_PROBLEM REQUIREMENTS_
Filter the entries that follow, copying every line in which the word "affinity" appears.

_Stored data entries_
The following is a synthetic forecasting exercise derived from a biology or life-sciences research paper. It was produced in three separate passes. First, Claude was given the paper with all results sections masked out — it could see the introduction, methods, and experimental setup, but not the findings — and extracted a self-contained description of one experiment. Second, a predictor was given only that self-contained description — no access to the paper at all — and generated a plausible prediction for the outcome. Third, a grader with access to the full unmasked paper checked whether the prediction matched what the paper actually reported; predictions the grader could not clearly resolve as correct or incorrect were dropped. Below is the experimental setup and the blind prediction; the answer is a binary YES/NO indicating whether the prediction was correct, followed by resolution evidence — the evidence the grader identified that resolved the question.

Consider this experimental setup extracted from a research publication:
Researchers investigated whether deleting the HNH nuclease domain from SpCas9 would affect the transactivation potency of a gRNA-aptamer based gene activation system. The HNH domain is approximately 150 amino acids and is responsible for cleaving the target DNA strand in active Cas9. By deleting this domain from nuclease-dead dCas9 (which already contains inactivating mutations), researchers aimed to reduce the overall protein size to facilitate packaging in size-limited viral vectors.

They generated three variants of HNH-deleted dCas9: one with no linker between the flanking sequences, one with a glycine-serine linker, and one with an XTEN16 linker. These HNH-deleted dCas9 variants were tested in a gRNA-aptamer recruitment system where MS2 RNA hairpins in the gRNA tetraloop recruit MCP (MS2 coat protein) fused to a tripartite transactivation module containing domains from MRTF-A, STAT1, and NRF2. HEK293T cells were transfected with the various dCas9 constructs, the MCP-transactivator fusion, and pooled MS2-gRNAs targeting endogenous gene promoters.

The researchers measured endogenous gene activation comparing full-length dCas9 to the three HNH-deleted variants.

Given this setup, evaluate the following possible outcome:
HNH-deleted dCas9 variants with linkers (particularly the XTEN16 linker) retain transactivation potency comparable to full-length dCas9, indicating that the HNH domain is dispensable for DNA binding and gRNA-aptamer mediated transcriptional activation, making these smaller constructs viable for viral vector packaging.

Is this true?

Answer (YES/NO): NO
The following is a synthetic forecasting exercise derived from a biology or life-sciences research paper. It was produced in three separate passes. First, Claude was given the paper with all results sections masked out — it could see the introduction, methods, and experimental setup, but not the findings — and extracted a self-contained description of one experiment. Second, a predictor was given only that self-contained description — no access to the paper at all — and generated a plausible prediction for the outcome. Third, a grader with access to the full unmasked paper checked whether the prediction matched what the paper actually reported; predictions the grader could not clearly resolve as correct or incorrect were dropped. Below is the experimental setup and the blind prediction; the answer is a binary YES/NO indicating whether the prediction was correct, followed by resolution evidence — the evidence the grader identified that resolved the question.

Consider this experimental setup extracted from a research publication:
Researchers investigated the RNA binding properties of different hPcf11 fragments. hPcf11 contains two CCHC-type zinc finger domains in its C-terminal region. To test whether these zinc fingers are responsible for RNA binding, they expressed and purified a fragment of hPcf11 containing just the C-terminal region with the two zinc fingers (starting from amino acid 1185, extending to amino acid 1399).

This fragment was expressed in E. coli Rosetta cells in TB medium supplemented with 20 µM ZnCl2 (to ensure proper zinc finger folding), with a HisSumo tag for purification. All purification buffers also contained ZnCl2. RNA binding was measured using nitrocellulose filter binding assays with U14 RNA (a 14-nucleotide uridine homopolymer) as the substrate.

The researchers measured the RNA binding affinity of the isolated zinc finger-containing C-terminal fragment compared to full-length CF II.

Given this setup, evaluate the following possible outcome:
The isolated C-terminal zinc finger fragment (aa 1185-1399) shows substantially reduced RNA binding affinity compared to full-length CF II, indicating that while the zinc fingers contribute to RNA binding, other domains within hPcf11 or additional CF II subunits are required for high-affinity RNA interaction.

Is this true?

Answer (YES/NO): YES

_COMPLETED TASK_
The researchers measured the RNA binding affinity of the isolated zinc finger-containing C-terminal fragment compared to full-length CF II.
The isolated C-terminal zinc finger fragment (aa 1185-1399) shows substantially reduced RNA binding affinity compared to full-length CF II, indicating that while the zinc fingers contribute to RNA binding, other domains within hPcf11 or additional CF II subunits are required for high-affinity RNA interaction.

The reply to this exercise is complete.